- Instructions for the task:
Give the data below again exactly as written, without its pictures.

- Record list:
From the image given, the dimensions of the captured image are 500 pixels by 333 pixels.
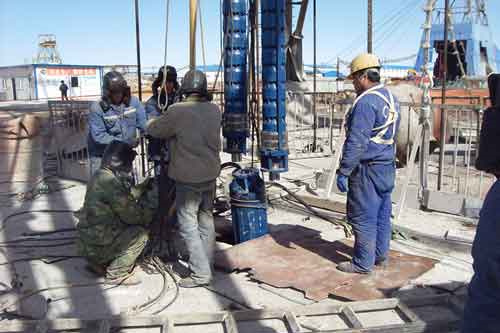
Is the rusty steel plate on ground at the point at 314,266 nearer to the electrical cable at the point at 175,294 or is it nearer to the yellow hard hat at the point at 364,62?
the electrical cable at the point at 175,294

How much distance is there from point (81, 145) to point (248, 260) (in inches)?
221

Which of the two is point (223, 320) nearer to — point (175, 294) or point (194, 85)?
point (175, 294)

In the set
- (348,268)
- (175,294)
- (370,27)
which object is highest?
(370,27)

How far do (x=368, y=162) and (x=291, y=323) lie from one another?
5.22 feet

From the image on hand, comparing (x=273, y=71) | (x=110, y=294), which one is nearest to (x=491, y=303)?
(x=110, y=294)

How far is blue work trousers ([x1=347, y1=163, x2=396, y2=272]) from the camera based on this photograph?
14.7 ft

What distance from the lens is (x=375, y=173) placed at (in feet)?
14.6

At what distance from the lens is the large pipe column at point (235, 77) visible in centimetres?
675

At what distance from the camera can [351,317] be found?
380cm

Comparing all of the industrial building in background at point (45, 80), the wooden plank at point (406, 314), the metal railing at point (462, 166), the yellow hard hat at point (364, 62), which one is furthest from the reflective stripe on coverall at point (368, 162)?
the industrial building in background at point (45, 80)

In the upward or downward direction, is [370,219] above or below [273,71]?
below

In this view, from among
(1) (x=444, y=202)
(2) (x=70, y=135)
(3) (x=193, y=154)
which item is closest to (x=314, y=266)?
(3) (x=193, y=154)

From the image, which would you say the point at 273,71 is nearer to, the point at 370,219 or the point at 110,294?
the point at 370,219

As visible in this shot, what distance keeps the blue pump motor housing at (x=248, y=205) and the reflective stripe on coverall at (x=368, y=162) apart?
3.78 ft
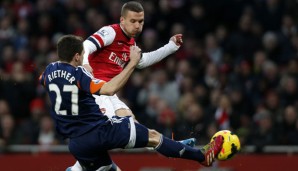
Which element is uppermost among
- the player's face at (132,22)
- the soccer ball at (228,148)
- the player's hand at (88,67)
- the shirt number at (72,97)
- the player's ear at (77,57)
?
the player's face at (132,22)

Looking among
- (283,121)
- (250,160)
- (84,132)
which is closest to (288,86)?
(283,121)

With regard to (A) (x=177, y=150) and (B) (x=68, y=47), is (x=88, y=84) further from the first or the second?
(A) (x=177, y=150)

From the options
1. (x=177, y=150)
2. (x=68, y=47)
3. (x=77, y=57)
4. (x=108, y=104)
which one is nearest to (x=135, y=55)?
(x=77, y=57)

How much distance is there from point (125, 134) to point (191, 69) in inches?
249

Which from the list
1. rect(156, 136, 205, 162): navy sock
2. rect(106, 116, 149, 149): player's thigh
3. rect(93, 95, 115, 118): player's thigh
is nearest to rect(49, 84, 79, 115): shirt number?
rect(106, 116, 149, 149): player's thigh

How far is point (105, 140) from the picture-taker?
1045cm

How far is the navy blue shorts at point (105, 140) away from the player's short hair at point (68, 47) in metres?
0.89

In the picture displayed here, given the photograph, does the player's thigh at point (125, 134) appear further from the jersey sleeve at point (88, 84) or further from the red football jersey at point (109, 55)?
the red football jersey at point (109, 55)

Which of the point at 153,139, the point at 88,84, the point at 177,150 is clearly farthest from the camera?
the point at 177,150

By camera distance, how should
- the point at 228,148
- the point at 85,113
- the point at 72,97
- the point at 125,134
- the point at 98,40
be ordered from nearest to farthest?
the point at 72,97 → the point at 85,113 → the point at 125,134 → the point at 228,148 → the point at 98,40

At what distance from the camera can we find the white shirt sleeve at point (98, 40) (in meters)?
11.4

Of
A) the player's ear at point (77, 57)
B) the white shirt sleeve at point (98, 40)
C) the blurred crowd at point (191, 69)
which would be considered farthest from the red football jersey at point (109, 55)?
the blurred crowd at point (191, 69)

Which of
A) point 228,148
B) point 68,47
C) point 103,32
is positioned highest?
point 103,32

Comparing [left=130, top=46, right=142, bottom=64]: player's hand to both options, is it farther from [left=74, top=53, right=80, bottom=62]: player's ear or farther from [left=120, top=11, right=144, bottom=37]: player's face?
[left=120, top=11, right=144, bottom=37]: player's face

- Task solution:
From the image given, the dimensions of the captured image are 500 pixels by 333 pixels.
Is the rusty steel plate on ground at the point at 314,266 nearer to the electrical cable at the point at 175,294 or is it nearer to the yellow hard hat at the point at 364,62?
the electrical cable at the point at 175,294

How much distance is there from point (81, 145) to point (248, 260) (in inches)?
221

Which of the two is point (223, 320) nearer to — point (175, 294) or point (194, 85)?
point (175, 294)

In the set
- (348,268)
- (175,294)
- (370,27)
which object is highest?
(370,27)

How far do (x=368, y=162) and (x=291, y=323) lie from one another?
5.22 feet

From the image on hand, comparing (x=273, y=71) | (x=110, y=294), which one is nearest to (x=491, y=303)?
(x=110, y=294)

How far is blue work trousers ([x1=347, y1=163, x2=396, y2=272]) from the camera based on this photograph?
14.7 ft

What distance from the lens is (x=375, y=173) placed at (in feet)?
14.6

At what distance from the lens is the large pipe column at point (235, 77) visible in centimetres?
675

At what distance from the camera can [351,317] be found?
380cm

Comparing all of the industrial building in background at point (45, 80), the wooden plank at point (406, 314), the metal railing at point (462, 166), the yellow hard hat at point (364, 62), which one is furthest from the reflective stripe on coverall at point (368, 162)?
the industrial building in background at point (45, 80)

In the upward or downward direction, is [370,219] above or below [273,71]?
below

In this view, from among
(1) (x=444, y=202)
(2) (x=70, y=135)
(3) (x=193, y=154)
which item is closest to (x=314, y=266)?
(3) (x=193, y=154)

From the image, which would you say the point at 273,71 is nearer to, the point at 370,219 or the point at 110,294?
the point at 370,219

As visible in this shot, what distance keeps the blue pump motor housing at (x=248, y=205) and the reflective stripe on coverall at (x=368, y=162) apart?
3.78 ft
Which element is uppermost among
- the player's face at (132,22)
- the soccer ball at (228,148)
- the player's hand at (88,67)
- the shirt number at (72,97)
- the player's ear at (77,57)
?
the player's face at (132,22)

Looking among
- (283,121)
- (250,160)
- (84,132)
which is closest to (288,86)?
(283,121)

With regard to (A) (x=177, y=150) and (B) (x=68, y=47), is (x=88, y=84) further from the first or the second?
(A) (x=177, y=150)

From the options
1. (x=177, y=150)
2. (x=68, y=47)
3. (x=77, y=57)
4. (x=108, y=104)
which one is nearest to (x=135, y=55)?
(x=77, y=57)

How much distance is there from point (125, 134) to point (191, 69) in inches?
249

Which from the list
1. rect(156, 136, 205, 162): navy sock
2. rect(106, 116, 149, 149): player's thigh
3. rect(93, 95, 115, 118): player's thigh
is nearest to rect(49, 84, 79, 115): shirt number?
rect(106, 116, 149, 149): player's thigh

How far is point (105, 140) from the picture-taker?
1045cm

How far is the navy blue shorts at point (105, 140) away from the player's short hair at point (68, 47) in metres?
0.89

In the picture displayed here, given the photograph, does the player's thigh at point (125, 134) appear further from the jersey sleeve at point (88, 84) or further from the red football jersey at point (109, 55)?
the red football jersey at point (109, 55)

Which of the point at 153,139, the point at 88,84, the point at 177,150 is clearly farthest from the camera?
the point at 177,150

By camera distance, how should
- the point at 228,148
- the point at 85,113
- the point at 72,97
- the point at 125,134
- the point at 98,40
be ordered from nearest to farthest?
the point at 72,97 → the point at 85,113 → the point at 125,134 → the point at 228,148 → the point at 98,40

At what distance from the camera can we find the white shirt sleeve at point (98, 40) (in meters)?
11.4

Of
A) the player's ear at point (77, 57)
B) the white shirt sleeve at point (98, 40)
C) the blurred crowd at point (191, 69)
which would be considered farthest from the red football jersey at point (109, 55)?
the blurred crowd at point (191, 69)

Which of
A) point 228,148
B) point 68,47
C) point 103,32
is positioned highest?
point 103,32

Comparing [left=130, top=46, right=142, bottom=64]: player's hand to both options, is it farther from [left=74, top=53, right=80, bottom=62]: player's ear or farther from [left=120, top=11, right=144, bottom=37]: player's face?
[left=120, top=11, right=144, bottom=37]: player's face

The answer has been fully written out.